I’ve always felt this pressure to accomplish something while I’m alive – to make an impact, build something big, change something fundamentally for the better. For my life’s work to matter. And for me to see the fruit it yields.
I’ll admit, that belief is pretty motivating. It’s certainly helped me make some big decisions. The Death-Pressure-Test I call it – if I were to die one month from now, is this how I’d want to spend my time? And if the answer is no, that tells me something. But sometimes, it leaves me feeling like what I’m doing now isn’t enough. I wonder if my efforts will ever lead to the impact I hope for. At its worst, these questions paralyze me.
Lately, as I’ve been meeting different parts of myself—the gatekeepers to my beliefs about value, worth, and purpose—I’ve started to wonder: what if our relationship with time is all wrong?
The other day, while meditating, I got one of those truth whispers—the kind that comes out of nowhere yet lands with certainty. Like most truths, it arrived quietly, while in nature— a gentle breeze meant to catch my attention. It said this:
Timelines are longer than we think.
The arc of our work, and our impact, stretches beyond a single lifetime. We may have a vision for how our lives will unfold while we’re here, but that’s only a small part of the story we contribute to. Maybe our real purpose—our shared purpose—is simply to choose the best path for this moment, planting seeds along the way for future hands to tend and harvest. Much like the forward-thinkers and artists who went largely unknown in their lifetimes—Van Gogh, for one— whose work now shapes how we understand and appreciate our place in the world.
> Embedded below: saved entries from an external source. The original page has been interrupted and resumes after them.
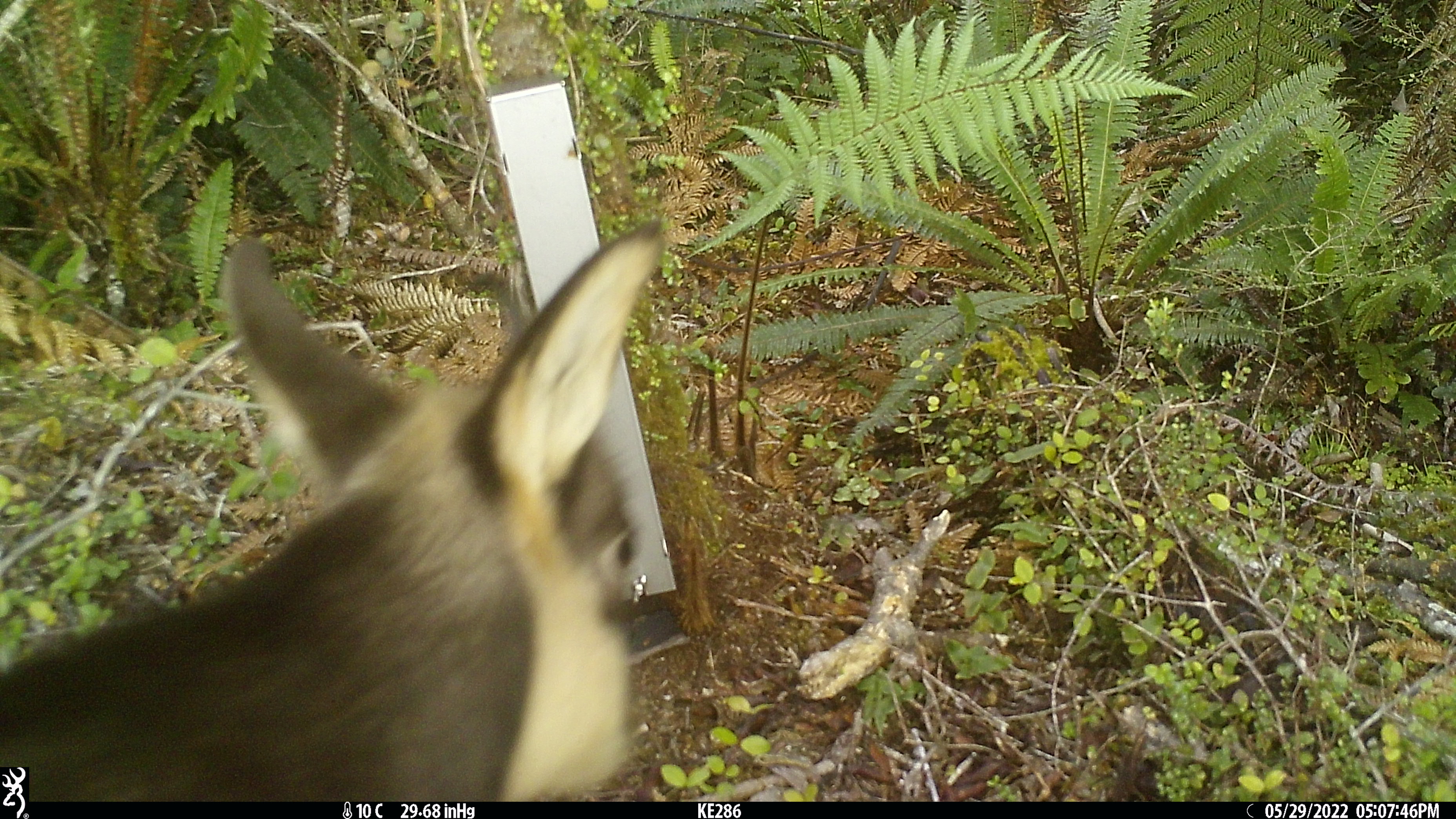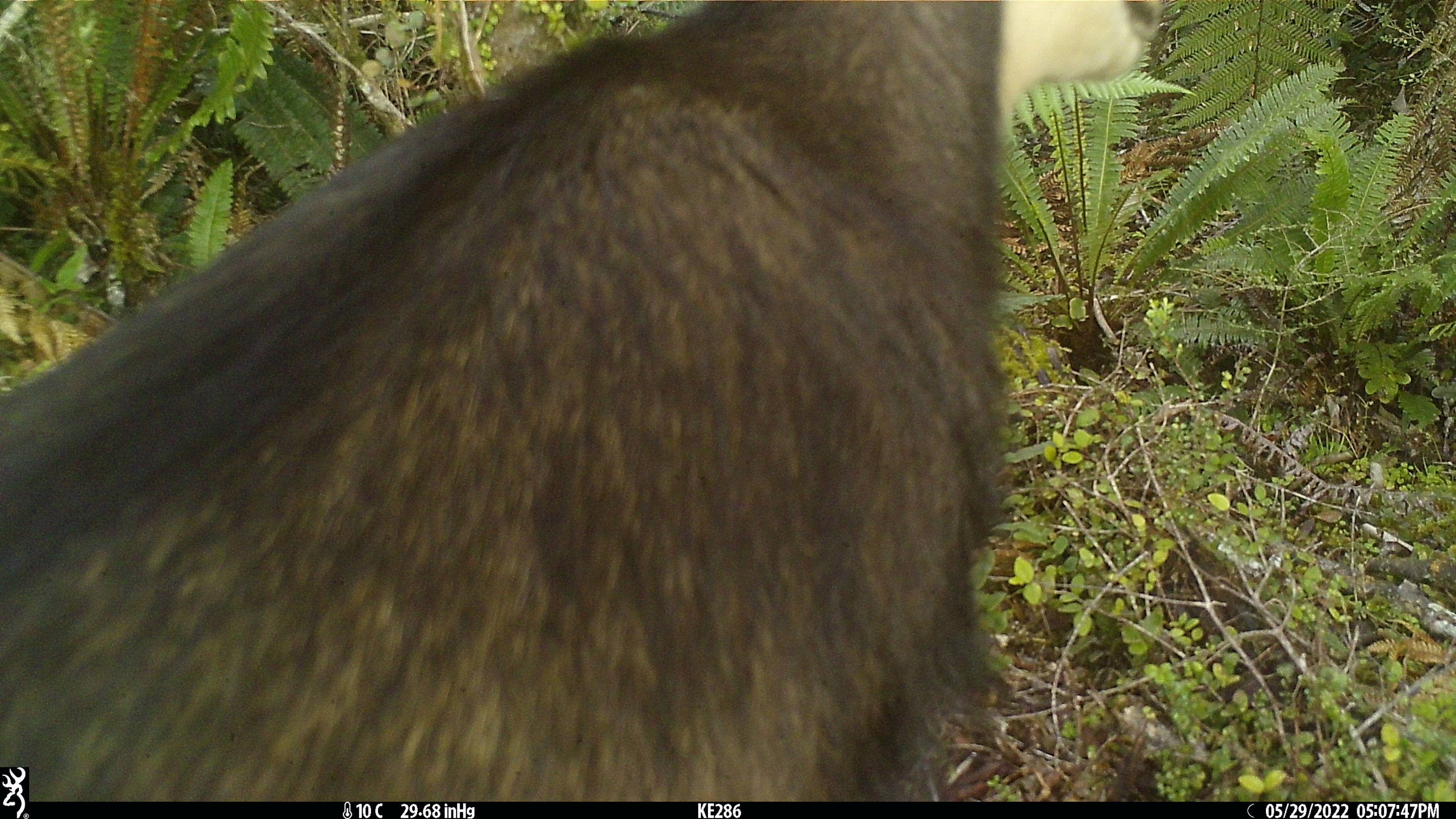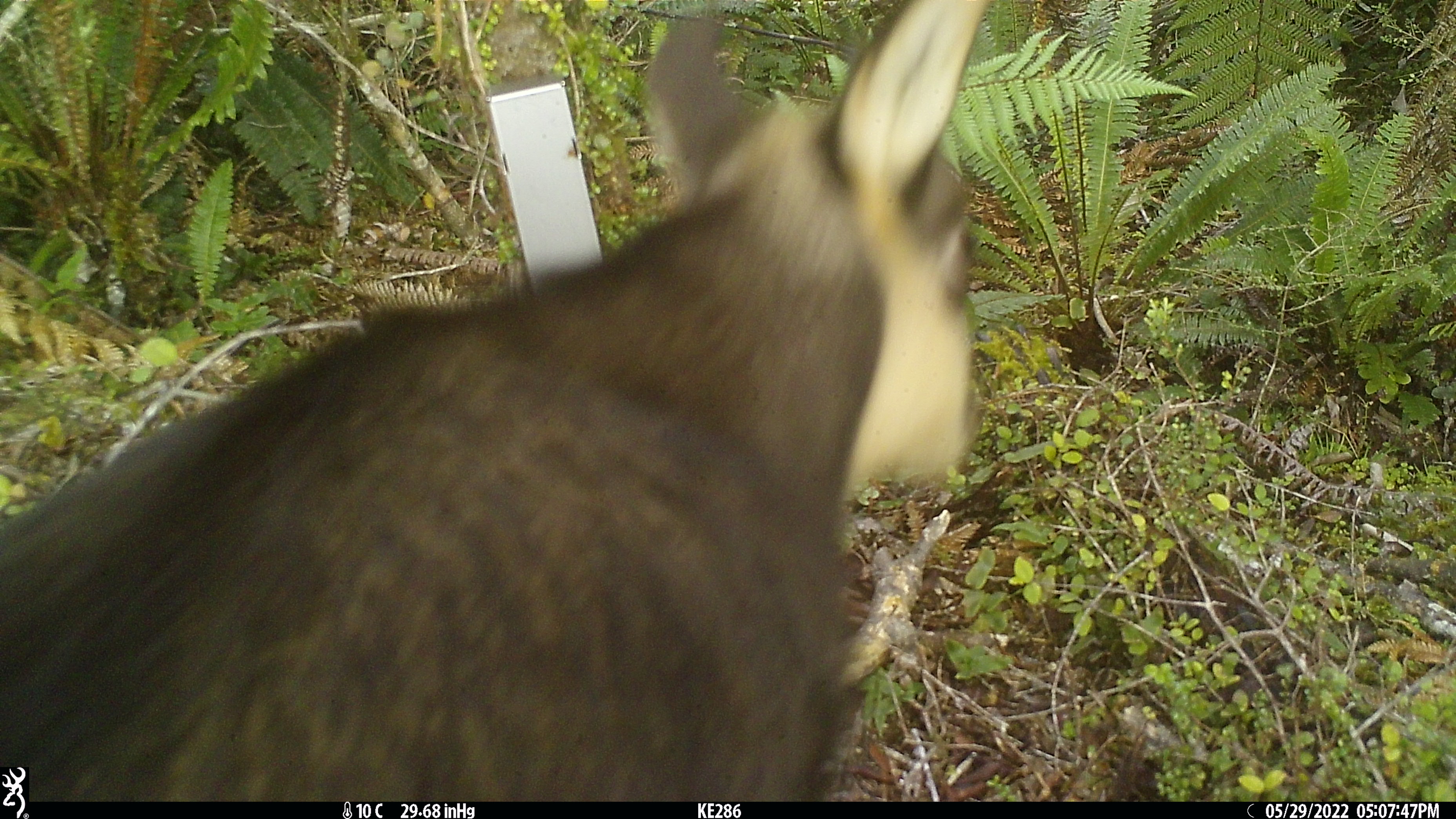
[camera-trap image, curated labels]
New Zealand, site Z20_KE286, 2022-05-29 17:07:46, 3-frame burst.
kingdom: Animalia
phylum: Chordata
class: Mammalia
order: Artiodactyla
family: Bovidae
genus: Rupicapra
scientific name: Rupicapra rupicapra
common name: alpine chamois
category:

Holding life’s outcomes with a broadened view has freed me. It places a different value on the now – making it no less important, but certainly more expansive. Our choices matter, but perhaps the impact we are looking for isn’t something outside of ourselves, but right in front of us. The sum of our contributions cannot be quantified by us alone, because we only hold one part of the equation. But, we can enjoy the view we have, leaving a little more room to create freely, knowing the impact will find its own way.